ANN JEWELL . I am the wife of Joseph Henry Jewell, who lives in Alfred-street, Tottenham-court-road, in the parish of St. Pancras—he is the housekeeper. At half-past seven o'clock in the evening of the 81st of Dec. my brother came to see me, and I was showing him over the house—I showed him into the front parlour—when I came to the back parlour I could not open it—I pulled it a second time, and got in—I found the prisoner there standing by the side of the door—he was holding the handle of the door till I opened it, and then he stood quite still—I said, "You villain, what do you do in my room?"—he begged for forgiveness, and said it was the first time he had ever done anything—my brother seized him, and said to me, "Look at your drawers, they are all open, and that black bag is half filled"—I saw a black bag on the floor, and my brother held the prisoner till the policeman came—we then took the prisoner and the bag into the front parlour—I saw taken out of it a dress, a mantle, two shirts, three waistcoats, some bed furniture, some stockings, two handkerchiefs, a flageolet, and a pair of trowsers—I afterwards missed my watch from my dressing-table drawer—the value of all the things is 3l. 7s.,—they were kept in my room—I had been into the room about twenty minutes before, and it was all safe then—these articles (looking at them) are what were found in the bag—they are all my husband's property—the shutters were not shut when I left the room, but he had put them to, and placed the looking-glass before them—the window was fastened—I have no idea how he got into the house—the street door was fastened when I went to let my brother in, and also when I let a person in who lives in the house twenty minutes before.

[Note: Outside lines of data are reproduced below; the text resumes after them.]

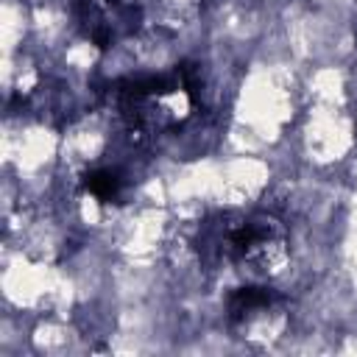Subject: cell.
Returning a JSON list of instances; mask_svg holds the SVG:
<instances>
[{
    "mask_svg": "<svg viewBox=\"0 0 357 357\" xmlns=\"http://www.w3.org/2000/svg\"><path fill=\"white\" fill-rule=\"evenodd\" d=\"M114 106L126 126L137 134L153 137L184 123L195 106V81L190 67L167 75L128 78L114 86Z\"/></svg>",
    "mask_w": 357,
    "mask_h": 357,
    "instance_id": "1",
    "label": "cell"
},
{
    "mask_svg": "<svg viewBox=\"0 0 357 357\" xmlns=\"http://www.w3.org/2000/svg\"><path fill=\"white\" fill-rule=\"evenodd\" d=\"M75 14L98 47L131 36L139 25V8L131 0H75Z\"/></svg>",
    "mask_w": 357,
    "mask_h": 357,
    "instance_id": "2",
    "label": "cell"
},
{
    "mask_svg": "<svg viewBox=\"0 0 357 357\" xmlns=\"http://www.w3.org/2000/svg\"><path fill=\"white\" fill-rule=\"evenodd\" d=\"M279 301H282V296H279V290H273V287H262V284L240 287V290H234L231 298H229V318H231L234 324H240V321L251 318V315L259 312V310H271V307L279 304Z\"/></svg>",
    "mask_w": 357,
    "mask_h": 357,
    "instance_id": "3",
    "label": "cell"
},
{
    "mask_svg": "<svg viewBox=\"0 0 357 357\" xmlns=\"http://www.w3.org/2000/svg\"><path fill=\"white\" fill-rule=\"evenodd\" d=\"M84 187H86V192H89L92 198L112 204V201H117V198L123 195V187H126V184H123L120 173H114V170H109V167H98V170H92V173L84 176Z\"/></svg>",
    "mask_w": 357,
    "mask_h": 357,
    "instance_id": "4",
    "label": "cell"
}]
</instances>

THOMAS LETCHFORD . I am the brother of the last witness, and am a coffee-house keeper, in High-street, Bloomsbury. I went to see nry sister's house, about seven o'clock, on the evening of the 31st of Dec.—I had been into the front parlour, and was going to the back parlour—as she attempted to open the door, it was closed again—she made a second attempt, and it came open quite easily—I went in with her, and saw the prisoner there—my sister asked what he was doing there—he began to implore forgiveness directly, and went down on his knees—I saw the black bag, pointed to it, and said to my sister, "There is a black bag with things in it, and your drawers are open; he is a thief"—I saw these things taken

from the bag—I found the watch concealed under the counterpane, on the bedstead.

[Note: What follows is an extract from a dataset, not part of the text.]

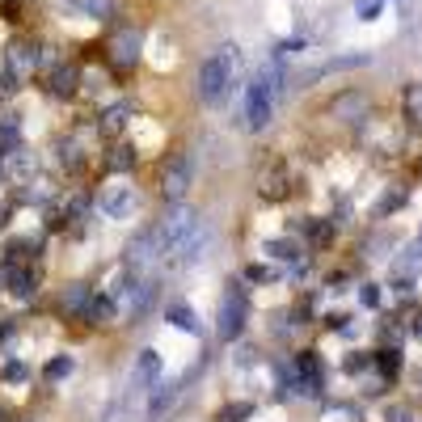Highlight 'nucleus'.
<instances>
[{"mask_svg": "<svg viewBox=\"0 0 422 422\" xmlns=\"http://www.w3.org/2000/svg\"><path fill=\"white\" fill-rule=\"evenodd\" d=\"M241 72H245L241 46H237V42H220V46L199 63V80H194V89H199V97H203L207 106H220V101L241 85Z\"/></svg>", "mask_w": 422, "mask_h": 422, "instance_id": "obj_1", "label": "nucleus"}, {"mask_svg": "<svg viewBox=\"0 0 422 422\" xmlns=\"http://www.w3.org/2000/svg\"><path fill=\"white\" fill-rule=\"evenodd\" d=\"M275 97H279V63L262 68L245 89V127L249 131H266L275 123Z\"/></svg>", "mask_w": 422, "mask_h": 422, "instance_id": "obj_2", "label": "nucleus"}, {"mask_svg": "<svg viewBox=\"0 0 422 422\" xmlns=\"http://www.w3.org/2000/svg\"><path fill=\"white\" fill-rule=\"evenodd\" d=\"M199 224H203L199 207H190L186 199H182V203H169V207H165V216L152 224L156 245H161V262H165V258H169V254H173V249H178V245H182L194 228H199Z\"/></svg>", "mask_w": 422, "mask_h": 422, "instance_id": "obj_3", "label": "nucleus"}, {"mask_svg": "<svg viewBox=\"0 0 422 422\" xmlns=\"http://www.w3.org/2000/svg\"><path fill=\"white\" fill-rule=\"evenodd\" d=\"M190 186H194V165H190V156H186V152H169L165 165H161V173H156L161 199H165V203H182V199L190 194Z\"/></svg>", "mask_w": 422, "mask_h": 422, "instance_id": "obj_4", "label": "nucleus"}, {"mask_svg": "<svg viewBox=\"0 0 422 422\" xmlns=\"http://www.w3.org/2000/svg\"><path fill=\"white\" fill-rule=\"evenodd\" d=\"M245 321H249V296L241 283H228L224 300H220V313H216V330L224 342H237L245 334Z\"/></svg>", "mask_w": 422, "mask_h": 422, "instance_id": "obj_5", "label": "nucleus"}, {"mask_svg": "<svg viewBox=\"0 0 422 422\" xmlns=\"http://www.w3.org/2000/svg\"><path fill=\"white\" fill-rule=\"evenodd\" d=\"M123 266L135 271V275H152V266H161V245H156V232L144 228L127 241V254H123Z\"/></svg>", "mask_w": 422, "mask_h": 422, "instance_id": "obj_6", "label": "nucleus"}, {"mask_svg": "<svg viewBox=\"0 0 422 422\" xmlns=\"http://www.w3.org/2000/svg\"><path fill=\"white\" fill-rule=\"evenodd\" d=\"M325 114H330L334 123H364V118L372 114V97H368L364 89H342L338 97H330Z\"/></svg>", "mask_w": 422, "mask_h": 422, "instance_id": "obj_7", "label": "nucleus"}, {"mask_svg": "<svg viewBox=\"0 0 422 422\" xmlns=\"http://www.w3.org/2000/svg\"><path fill=\"white\" fill-rule=\"evenodd\" d=\"M139 51H144V30L139 25H123V30H114V38H110V59L118 63V68H135L139 63Z\"/></svg>", "mask_w": 422, "mask_h": 422, "instance_id": "obj_8", "label": "nucleus"}, {"mask_svg": "<svg viewBox=\"0 0 422 422\" xmlns=\"http://www.w3.org/2000/svg\"><path fill=\"white\" fill-rule=\"evenodd\" d=\"M135 207H139V190H135L131 182H114V186L101 194V216H106V220H127Z\"/></svg>", "mask_w": 422, "mask_h": 422, "instance_id": "obj_9", "label": "nucleus"}, {"mask_svg": "<svg viewBox=\"0 0 422 422\" xmlns=\"http://www.w3.org/2000/svg\"><path fill=\"white\" fill-rule=\"evenodd\" d=\"M287 190H292V169H287L283 161H271V165L258 173V199L279 203V199H287Z\"/></svg>", "mask_w": 422, "mask_h": 422, "instance_id": "obj_10", "label": "nucleus"}, {"mask_svg": "<svg viewBox=\"0 0 422 422\" xmlns=\"http://www.w3.org/2000/svg\"><path fill=\"white\" fill-rule=\"evenodd\" d=\"M4 68H8L13 76H21V80H25V76L38 68V46H34L30 38H13V42H8V51H4Z\"/></svg>", "mask_w": 422, "mask_h": 422, "instance_id": "obj_11", "label": "nucleus"}, {"mask_svg": "<svg viewBox=\"0 0 422 422\" xmlns=\"http://www.w3.org/2000/svg\"><path fill=\"white\" fill-rule=\"evenodd\" d=\"M42 89H46L51 97L68 101V97L80 89V68H76V63H68V59H63V63H55V68L46 72V85H42Z\"/></svg>", "mask_w": 422, "mask_h": 422, "instance_id": "obj_12", "label": "nucleus"}, {"mask_svg": "<svg viewBox=\"0 0 422 422\" xmlns=\"http://www.w3.org/2000/svg\"><path fill=\"white\" fill-rule=\"evenodd\" d=\"M131 114H135V106H131V101H114V106H106V110H101V118H97V135H101V139H118V135L127 131Z\"/></svg>", "mask_w": 422, "mask_h": 422, "instance_id": "obj_13", "label": "nucleus"}, {"mask_svg": "<svg viewBox=\"0 0 422 422\" xmlns=\"http://www.w3.org/2000/svg\"><path fill=\"white\" fill-rule=\"evenodd\" d=\"M118 317H123V313H118V300H114L110 292H93L80 321H89V325H114Z\"/></svg>", "mask_w": 422, "mask_h": 422, "instance_id": "obj_14", "label": "nucleus"}, {"mask_svg": "<svg viewBox=\"0 0 422 422\" xmlns=\"http://www.w3.org/2000/svg\"><path fill=\"white\" fill-rule=\"evenodd\" d=\"M156 380H161V355L148 347V351H139V355H135V368H131V385H135V389H152Z\"/></svg>", "mask_w": 422, "mask_h": 422, "instance_id": "obj_15", "label": "nucleus"}, {"mask_svg": "<svg viewBox=\"0 0 422 422\" xmlns=\"http://www.w3.org/2000/svg\"><path fill=\"white\" fill-rule=\"evenodd\" d=\"M0 173H4L8 182H25V178L34 173V156H30V148L21 144V148L4 152V156H0Z\"/></svg>", "mask_w": 422, "mask_h": 422, "instance_id": "obj_16", "label": "nucleus"}, {"mask_svg": "<svg viewBox=\"0 0 422 422\" xmlns=\"http://www.w3.org/2000/svg\"><path fill=\"white\" fill-rule=\"evenodd\" d=\"M165 317H169V325H173V330H182V334H203L199 313H194L190 304H182V300H173V304L165 309Z\"/></svg>", "mask_w": 422, "mask_h": 422, "instance_id": "obj_17", "label": "nucleus"}, {"mask_svg": "<svg viewBox=\"0 0 422 422\" xmlns=\"http://www.w3.org/2000/svg\"><path fill=\"white\" fill-rule=\"evenodd\" d=\"M178 402V385H152V397H148V418L152 422H161L165 414H169V406Z\"/></svg>", "mask_w": 422, "mask_h": 422, "instance_id": "obj_18", "label": "nucleus"}, {"mask_svg": "<svg viewBox=\"0 0 422 422\" xmlns=\"http://www.w3.org/2000/svg\"><path fill=\"white\" fill-rule=\"evenodd\" d=\"M8 292H13V300H34V296H38V275L13 266V271H8Z\"/></svg>", "mask_w": 422, "mask_h": 422, "instance_id": "obj_19", "label": "nucleus"}, {"mask_svg": "<svg viewBox=\"0 0 422 422\" xmlns=\"http://www.w3.org/2000/svg\"><path fill=\"white\" fill-rule=\"evenodd\" d=\"M89 296H93V287H85V283H72V287L63 292L59 309H63V313H72V317H85V304H89Z\"/></svg>", "mask_w": 422, "mask_h": 422, "instance_id": "obj_20", "label": "nucleus"}, {"mask_svg": "<svg viewBox=\"0 0 422 422\" xmlns=\"http://www.w3.org/2000/svg\"><path fill=\"white\" fill-rule=\"evenodd\" d=\"M72 8L85 13V17H93V21H110L118 13V0H72Z\"/></svg>", "mask_w": 422, "mask_h": 422, "instance_id": "obj_21", "label": "nucleus"}, {"mask_svg": "<svg viewBox=\"0 0 422 422\" xmlns=\"http://www.w3.org/2000/svg\"><path fill=\"white\" fill-rule=\"evenodd\" d=\"M135 161H139V156H135V148H131V144H114V148H110V156H106L110 173H131V169H135Z\"/></svg>", "mask_w": 422, "mask_h": 422, "instance_id": "obj_22", "label": "nucleus"}, {"mask_svg": "<svg viewBox=\"0 0 422 422\" xmlns=\"http://www.w3.org/2000/svg\"><path fill=\"white\" fill-rule=\"evenodd\" d=\"M262 254H271V258H279V262H296V258H300V245H296V241H266Z\"/></svg>", "mask_w": 422, "mask_h": 422, "instance_id": "obj_23", "label": "nucleus"}, {"mask_svg": "<svg viewBox=\"0 0 422 422\" xmlns=\"http://www.w3.org/2000/svg\"><path fill=\"white\" fill-rule=\"evenodd\" d=\"M406 118L422 127V85H410V89H406Z\"/></svg>", "mask_w": 422, "mask_h": 422, "instance_id": "obj_24", "label": "nucleus"}, {"mask_svg": "<svg viewBox=\"0 0 422 422\" xmlns=\"http://www.w3.org/2000/svg\"><path fill=\"white\" fill-rule=\"evenodd\" d=\"M72 368H76V364H72V355H59V359H51V364H46V380H51V385H59L63 376H72Z\"/></svg>", "mask_w": 422, "mask_h": 422, "instance_id": "obj_25", "label": "nucleus"}, {"mask_svg": "<svg viewBox=\"0 0 422 422\" xmlns=\"http://www.w3.org/2000/svg\"><path fill=\"white\" fill-rule=\"evenodd\" d=\"M368 63V55H342V59H330L325 68H321V76H330V72H347V68H364Z\"/></svg>", "mask_w": 422, "mask_h": 422, "instance_id": "obj_26", "label": "nucleus"}, {"mask_svg": "<svg viewBox=\"0 0 422 422\" xmlns=\"http://www.w3.org/2000/svg\"><path fill=\"white\" fill-rule=\"evenodd\" d=\"M13 148H21V131H17L13 123H0V156L13 152Z\"/></svg>", "mask_w": 422, "mask_h": 422, "instance_id": "obj_27", "label": "nucleus"}, {"mask_svg": "<svg viewBox=\"0 0 422 422\" xmlns=\"http://www.w3.org/2000/svg\"><path fill=\"white\" fill-rule=\"evenodd\" d=\"M418 266H422V249H406V258H397L393 271H397V275H414Z\"/></svg>", "mask_w": 422, "mask_h": 422, "instance_id": "obj_28", "label": "nucleus"}, {"mask_svg": "<svg viewBox=\"0 0 422 422\" xmlns=\"http://www.w3.org/2000/svg\"><path fill=\"white\" fill-rule=\"evenodd\" d=\"M380 8H385V0H355L359 21H376V17H380Z\"/></svg>", "mask_w": 422, "mask_h": 422, "instance_id": "obj_29", "label": "nucleus"}, {"mask_svg": "<svg viewBox=\"0 0 422 422\" xmlns=\"http://www.w3.org/2000/svg\"><path fill=\"white\" fill-rule=\"evenodd\" d=\"M376 364H380V372H385V376H393V372H402V351H380V359H376Z\"/></svg>", "mask_w": 422, "mask_h": 422, "instance_id": "obj_30", "label": "nucleus"}, {"mask_svg": "<svg viewBox=\"0 0 422 422\" xmlns=\"http://www.w3.org/2000/svg\"><path fill=\"white\" fill-rule=\"evenodd\" d=\"M359 300H364L368 309H376V304H380V287H376V283H364V287H359Z\"/></svg>", "mask_w": 422, "mask_h": 422, "instance_id": "obj_31", "label": "nucleus"}, {"mask_svg": "<svg viewBox=\"0 0 422 422\" xmlns=\"http://www.w3.org/2000/svg\"><path fill=\"white\" fill-rule=\"evenodd\" d=\"M17 80H21V76H13V72L4 68V72H0V97H13V93H17Z\"/></svg>", "mask_w": 422, "mask_h": 422, "instance_id": "obj_32", "label": "nucleus"}, {"mask_svg": "<svg viewBox=\"0 0 422 422\" xmlns=\"http://www.w3.org/2000/svg\"><path fill=\"white\" fill-rule=\"evenodd\" d=\"M389 422H414L410 406H393V410H389Z\"/></svg>", "mask_w": 422, "mask_h": 422, "instance_id": "obj_33", "label": "nucleus"}, {"mask_svg": "<svg viewBox=\"0 0 422 422\" xmlns=\"http://www.w3.org/2000/svg\"><path fill=\"white\" fill-rule=\"evenodd\" d=\"M249 410H254V406H232V410H224V422H241Z\"/></svg>", "mask_w": 422, "mask_h": 422, "instance_id": "obj_34", "label": "nucleus"}, {"mask_svg": "<svg viewBox=\"0 0 422 422\" xmlns=\"http://www.w3.org/2000/svg\"><path fill=\"white\" fill-rule=\"evenodd\" d=\"M330 237H334V228H325V224H313V241H317V245H325Z\"/></svg>", "mask_w": 422, "mask_h": 422, "instance_id": "obj_35", "label": "nucleus"}, {"mask_svg": "<svg viewBox=\"0 0 422 422\" xmlns=\"http://www.w3.org/2000/svg\"><path fill=\"white\" fill-rule=\"evenodd\" d=\"M4 380H25V368H21V364H8V372H4Z\"/></svg>", "mask_w": 422, "mask_h": 422, "instance_id": "obj_36", "label": "nucleus"}, {"mask_svg": "<svg viewBox=\"0 0 422 422\" xmlns=\"http://www.w3.org/2000/svg\"><path fill=\"white\" fill-rule=\"evenodd\" d=\"M414 338L422 342V313H418V321H414Z\"/></svg>", "mask_w": 422, "mask_h": 422, "instance_id": "obj_37", "label": "nucleus"}, {"mask_svg": "<svg viewBox=\"0 0 422 422\" xmlns=\"http://www.w3.org/2000/svg\"><path fill=\"white\" fill-rule=\"evenodd\" d=\"M0 422H8V414H4V410H0Z\"/></svg>", "mask_w": 422, "mask_h": 422, "instance_id": "obj_38", "label": "nucleus"}]
</instances>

JOESPH RUDLING (policeman.) I was sent for, and received the prisoner in charge—I found the bag and all the articles that are here—I found these skeleton keys and these lucifer matches on the prisoner.

Prisoner's Defence. I am guilty of stealing, but not of the breaking and entering. I was passing the house, about half-past seven o'clock, and the door was open; I was in great distress at the time, having lost my employment through having apoplectic fits.

(John Emery, carpenter, of No. 4, Portpool-lane, Gray's Inn-lane, gave the prisoner a good character.)

GUILTY of Stealing only. Aged 22.— Transported for Seven Years.